======== Text extract ========
Wallander @ Mon Nov 08 said:


> paoling @ Mon 08 Nov said:
> 
> 
> > Arne I already bought WIVI Band for 149$ (and I own the Woodwind collection). The 79$ upgrade included the additional instruments? Because I think that the hype of getting your product has made me lost 70 $. :(
> ...



Thanks so much Arne for your answer. I sent a mail with the contact form and you've did it all already. You're incredible


----------



## noiseboyuk (Nov 8, 2010)

This looks interesting! Is there a trial version for Wivi Band?


----------



## Wallander (Nov 8, 2010)

At least for now there is no trial for Wivi Band, only WIVI Standard Edition, sorry. But the instrument engine behind Wivi Band is the same, in terms of sound/playability, so in that regard the WIVI Trial is still useful as a testing ground.


----------



## noiseboyuk (Nov 8, 2010)

OK, thanks. The one thing I couldn't really tell from the general trial versions was the sound of sections, as I could only load one or two of a given instrument at a time. Are there any official or user demos? Especially interested in the brass - thanks.


----------



## Wallander (Nov 8, 2010)

noiseboyuk @ Mon 08 Nov said:


> OK, thanks. The one thing I couldn't really tell from the general trial versions was the sound of sections, as I could only load one or two of a given instrument at a time. Are there any official or user demos? Especially interested in the brass - thanks.
========
▶ The request
Can you print the Wivi Band forum thread in full, word for word? The listing after this point is separate material, unconnected to the Wivi Band forum thread.
======== Collected data ========
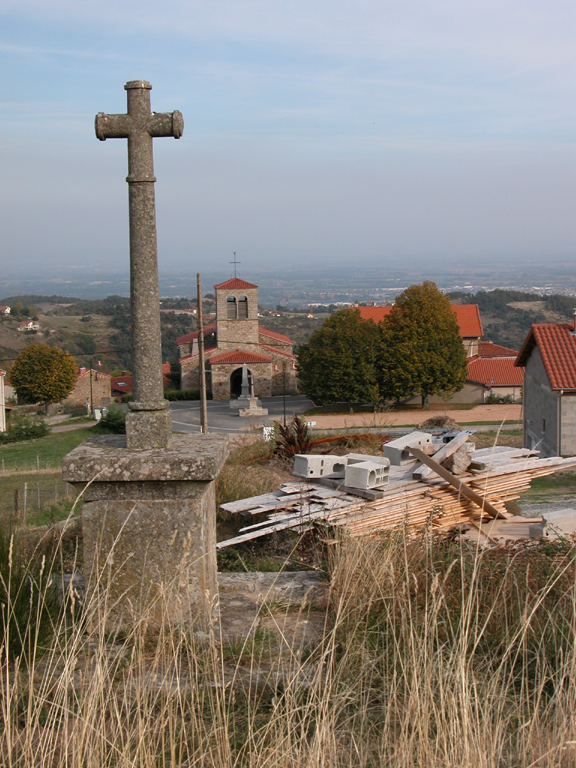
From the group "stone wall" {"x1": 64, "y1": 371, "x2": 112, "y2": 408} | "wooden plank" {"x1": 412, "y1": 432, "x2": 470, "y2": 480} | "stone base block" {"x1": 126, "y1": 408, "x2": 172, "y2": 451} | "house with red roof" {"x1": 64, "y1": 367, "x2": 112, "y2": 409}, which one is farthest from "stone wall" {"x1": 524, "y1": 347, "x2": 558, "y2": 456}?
"stone wall" {"x1": 64, "y1": 371, "x2": 112, "y2": 408}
========
▶ Response
Wallander @ Mon Nov 08 said:


> paoling @ Mon 08 Nov said:
> 
> 
> > Arne I already bought WIVI Band for 149$ (and I own the Woodwind collection). The 79$ upgrade included the additional instruments? Because I think that the hype of getting your product has made me lost 70 $. :(
> ...



Thanks so much Arne for your answer. I sent a mail with the contact form and you've did it all already. You're incredible


----------



## noiseboyuk (Nov 8, 2010)

This looks interesting! Is there a trial version for Wivi Band?


----------



## Wallander (Nov 8, 2010)

At least for now there is no trial for Wivi Band, only WIVI Standard Edition, sorry. But the instrument engine behind Wivi Band is the same, in terms of sound/playability, so in that regard the WIVI Trial is still useful as a testing ground.


----------



## noiseboyuk (Nov 8, 2010)

OK, thanks. The one thing I couldn't really tell from the general trial versions was the sound of sections, as I could only load one or two of a given instrument at a time. Are there any official or user demos? Especially interested in the brass - thanks.


----------



## Wallander (Nov 8, 2010)

noiseboyuk @ Mon 08 Nov said:


> OK, thanks. The one thing I couldn't really tell from the general trial versions was the sound of sections, as I could only load one or two of a given instrument at a time. Are there any official or user demos? Especially interested in the brass - thanks.